Now I didn’t have to wait for \text{fib}(50), but I would for \text{fib}(2^{50}). This improved my understanding of the Fibonacci sequence, but at the time, my understanding was quite limited: I hadn’t taken a linear algebra class yet. Once I had that and some signal processing classes under my belt, I learned that the Fibonacci sequence could be solved in closed-form with a z-transform. Alternatively, one could arrive at the closed-form solution by recognizing that the Fibonacci sequence could be represented as the product of an exponentiated matrix with a vector, and all one had to do was decompose that matrix into its eigenvalues/eigenvectors:

\left(\begin{array}{c} \text{fib}(N+1) \\ \text{fib}(N) \end{array}\right) = \left(\begin{array}{cc} 1 & 1 \\ 1 & 0 \end{array}\right)^N \left(\begin{array}{c} 1 \\ 0 \end{array}\right)
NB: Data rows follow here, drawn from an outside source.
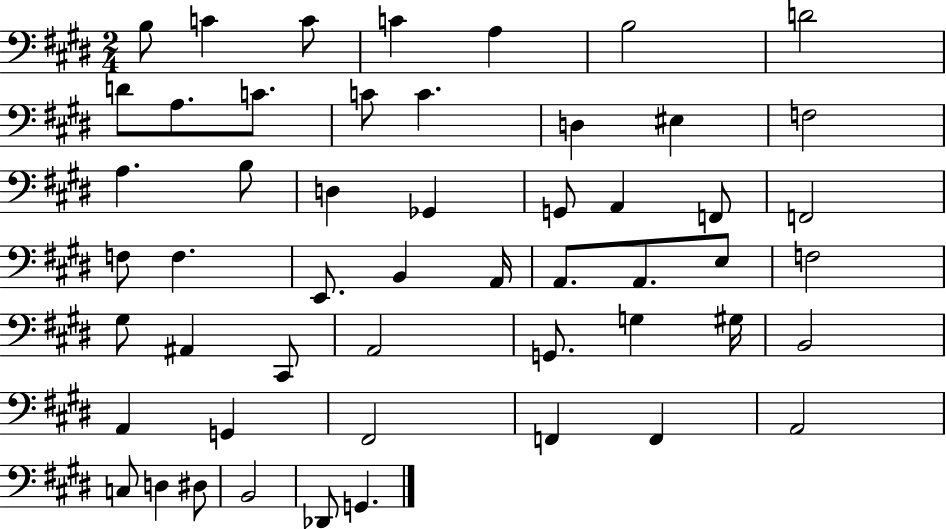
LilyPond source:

{
  \clef bass
  \numericTimeSignature
  \time 2/4
  \key e \major
  b8 c'4 c'8 | c'4 a4 | b2 | d'2 | \break d'8 a8. c'8. | c'8 c'4. | d4 eis4 | f2 | \break a4. b8 | d4 ges,4 | g,8 a,4 f,8 | f,2 | \break f8 f4. | e,8. b,4 a,16 | a,8. a,8. e8 | f2 | \break gis8 ais,4 cis,8 | a,2 | g,8. g4 gis16 | b,2 | \break a,4 g,4 | fis,2 | f,4 f,4 | a,2 | \break c8 d4 dis8 | b,2 | des,8 g,4. | \bar "|."
}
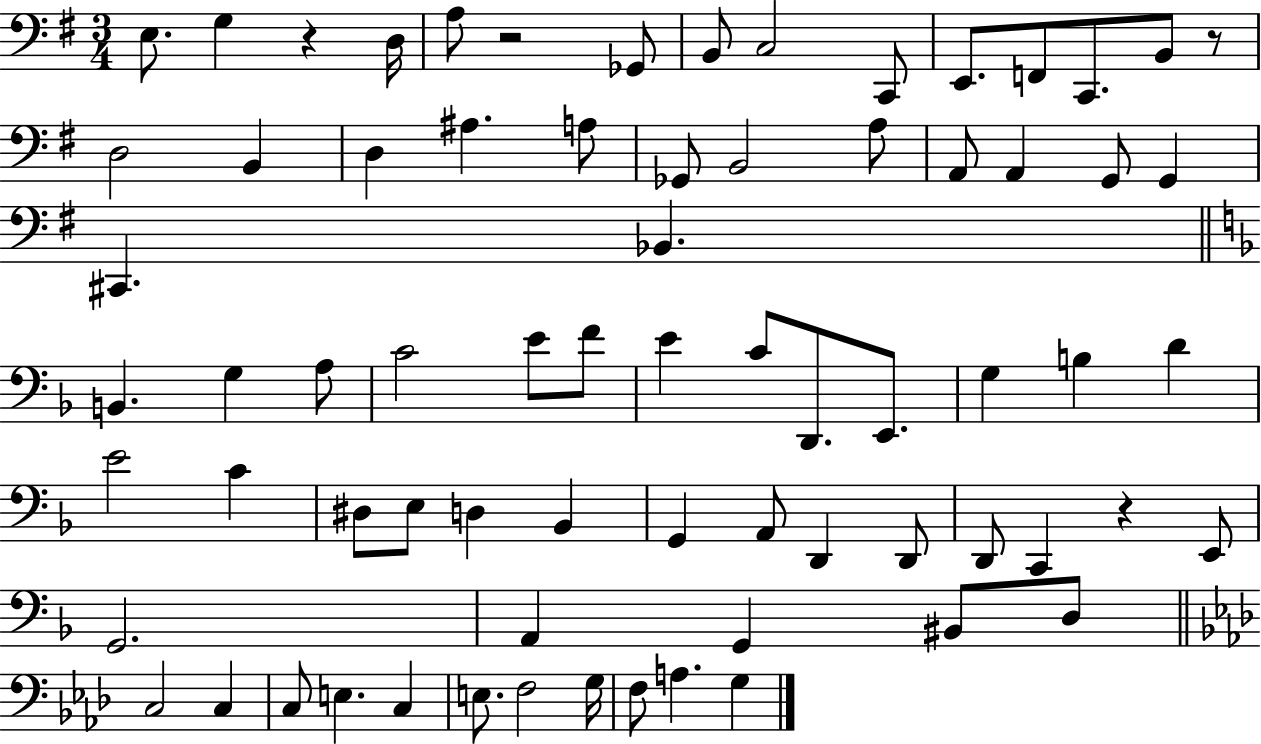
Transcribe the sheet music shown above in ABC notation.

X:1
T:Untitled
M:3/4
L:1/4
K:G
E,/2 G, z D,/4 A,/2 z2 _G,,/2 B,,/2 C,2 C,,/2 E,,/2 F,,/2 C,,/2 B,,/2 z/2 D,2 B,, D, ^A, A,/2 _G,,/2 B,,2 A,/2 A,,/2 A,, G,,/2 G,, ^C,, _B,, B,, G, A,/2 C2 E/2 F/2 E C/2 D,,/2 E,,/2 G, B, D E2 C ^D,/2 E,/2 D, _B,, G,, A,,/2 D,, D,,/2 D,,/2 C,, z E,,/2 G,,2 A,, G,, ^B,,/2 D,/2 C,2 C, C,/2 E, C, E,/2 F,2 G,/4 F,/2 A, G,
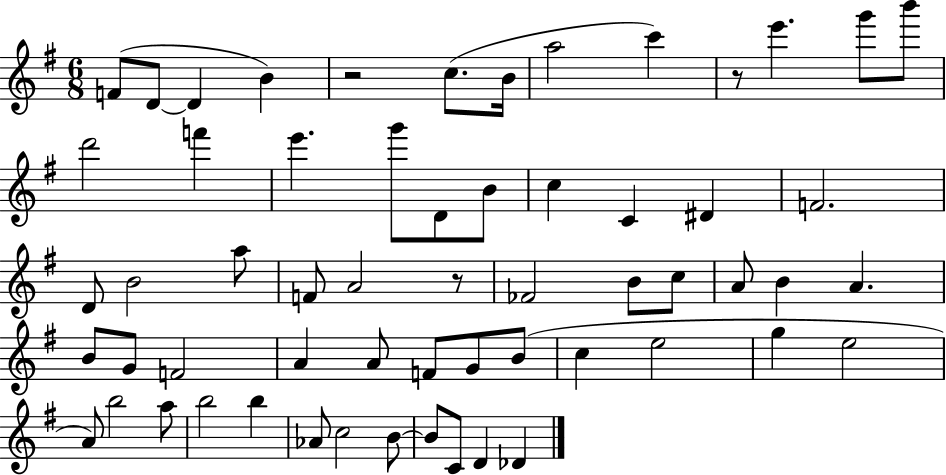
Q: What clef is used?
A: treble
There was still a problem, though. The eigenvalues of the Fibonacci matrix are irrational, and the closed-form solution contains irrational terms, so explaining this to a computer could result in floating point errors:

\text{fib}(N) = \frac{(\frac{1 + \sqrt{5}}{2})^N - (\frac{1 - \sqrt{5}}{2})^N}{\sqrt{5}}

By this time, I was well versed in MATLAB, and this wonderful vector-matrix notation could be fed right in, but perhaps I didn’t understand what was going on as well as I thought.

Some years went by before I took a closer look at the above expression and noticed something: the computation of the closed-form expression involves two quantities that need to be exponentiated, which can be done using a divide-and-conquer algorithm in O(\log N), i.e. logarithmic time. Is there a way to do this that doesn’t involve floating-point arithmetic?

It turns out the approach is pretty simple: one can apply the same divide-and-conquer technique for exponentiating a number to exponentiating a matrix. The divide step is easy to see when N is even:

\left(\begin{array}{c} \text{fib}(N+1) \\ \text{fib}(N) \end{array}\right) = \left(\left(\begin{array}{cc} 1 & 1 \\ 1 & 0 \end{array}\right)^2\right)^{N/2} \left(\begin{array}{c} 1 \\ 0 \end{array}\right)

If N is odd, the same idea holds:

\left(\begin{array}{c} \text{fib}(N+1) \\ \text{fib}(N) \end{array}\right) = \left(\begin{array}{cc} 1 & 1 \\ 1 & 0 \end{array}\right)\left(\left(\begin{array}{cc} 1 & 1 \\ 1 & 0 \end{array}\right)^2\right)^{(N-1)/2} \left(\begin{array}{c} 1 \\ 0 \end{array}\right)

Given this, it isn’t too hard to explain to a computer how to compute the Fibonacci sequence in O(\log N) time without resorting to floating-point arithmetic:

int fib(int N) {
  Matrix<int> m(1,1,1,0);
  Vector<int> v(1,0);
  Vector<int> v = fib_helper(N, m, v);
  return v[0];
}
Vector fib_helper(int N, Matrix<int> m, Vector<int> v) {
  // Base case
  if (N == 1) {
    // Multiples the matrix and the vector.
    return MultiplyMatrixVector(m, v);
  }
  // Even case
  if (N % 2 == 0) {
    // Squares the matrix.
    return fib_helper(N / 2, SquareMatrix(m), v);
  }
  // Odd case
  return MultiplyMatrixVector(
      m, fib_helper(N - 1, m, v));
}

Are there any cases in which programming has helped you understand a concept better? Are there any cases in which understanding a concept has made you a better programmer?